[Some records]
━━━━━━━━━━

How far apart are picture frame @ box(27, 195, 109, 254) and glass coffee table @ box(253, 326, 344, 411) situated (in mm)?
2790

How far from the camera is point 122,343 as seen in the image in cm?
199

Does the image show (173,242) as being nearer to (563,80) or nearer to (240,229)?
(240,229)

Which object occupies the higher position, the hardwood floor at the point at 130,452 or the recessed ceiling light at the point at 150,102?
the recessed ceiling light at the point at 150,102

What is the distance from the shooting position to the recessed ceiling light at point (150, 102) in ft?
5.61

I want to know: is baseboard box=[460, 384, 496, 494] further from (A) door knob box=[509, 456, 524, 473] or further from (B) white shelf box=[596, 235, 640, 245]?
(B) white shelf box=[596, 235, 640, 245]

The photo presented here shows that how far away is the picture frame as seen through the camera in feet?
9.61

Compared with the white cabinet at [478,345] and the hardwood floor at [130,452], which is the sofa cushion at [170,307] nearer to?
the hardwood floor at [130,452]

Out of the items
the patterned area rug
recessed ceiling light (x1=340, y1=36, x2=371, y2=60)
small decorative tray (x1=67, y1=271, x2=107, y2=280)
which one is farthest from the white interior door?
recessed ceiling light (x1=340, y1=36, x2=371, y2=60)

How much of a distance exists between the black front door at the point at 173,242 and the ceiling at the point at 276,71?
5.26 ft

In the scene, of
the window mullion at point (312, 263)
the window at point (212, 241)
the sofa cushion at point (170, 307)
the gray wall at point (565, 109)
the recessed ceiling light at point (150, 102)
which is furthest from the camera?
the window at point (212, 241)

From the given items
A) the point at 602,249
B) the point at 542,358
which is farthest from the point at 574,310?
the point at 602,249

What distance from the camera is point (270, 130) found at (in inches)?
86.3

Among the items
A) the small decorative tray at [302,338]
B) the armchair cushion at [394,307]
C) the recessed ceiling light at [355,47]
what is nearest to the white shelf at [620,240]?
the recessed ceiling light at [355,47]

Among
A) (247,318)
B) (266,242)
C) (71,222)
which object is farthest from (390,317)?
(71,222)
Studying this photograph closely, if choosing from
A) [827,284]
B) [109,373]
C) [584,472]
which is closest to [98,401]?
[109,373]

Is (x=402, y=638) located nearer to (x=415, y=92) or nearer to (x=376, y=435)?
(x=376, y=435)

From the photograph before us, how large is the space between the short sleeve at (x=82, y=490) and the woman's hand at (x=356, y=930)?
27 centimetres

━━━━━━━━━━

* _TASK_:
Nothing but the lines from the one with "Among the items" through the last line should be repeated, each exactly as it stands.

* _WRITTEN SOLUTION_:
Among the items
A) the small decorative tray at [302,338]
B) the armchair cushion at [394,307]
C) the recessed ceiling light at [355,47]
what is nearest to the white shelf at [620,240]?
the recessed ceiling light at [355,47]

Among
A) (247,318)
B) (266,242)
C) (71,222)
which object is farthest from (390,317)?
(71,222)
Studying this photograph closely, if choosing from
A) [827,284]
B) [109,373]
C) [584,472]
which is closest to [98,401]?
[109,373]

Is (x=402, y=638) located nearer to (x=415, y=92) or nearer to (x=376, y=435)?
(x=376, y=435)

From the photograph before us, how large is the space between the short sleeve at (x=82, y=490) and the woman's hand at (x=356, y=930)?
27 centimetres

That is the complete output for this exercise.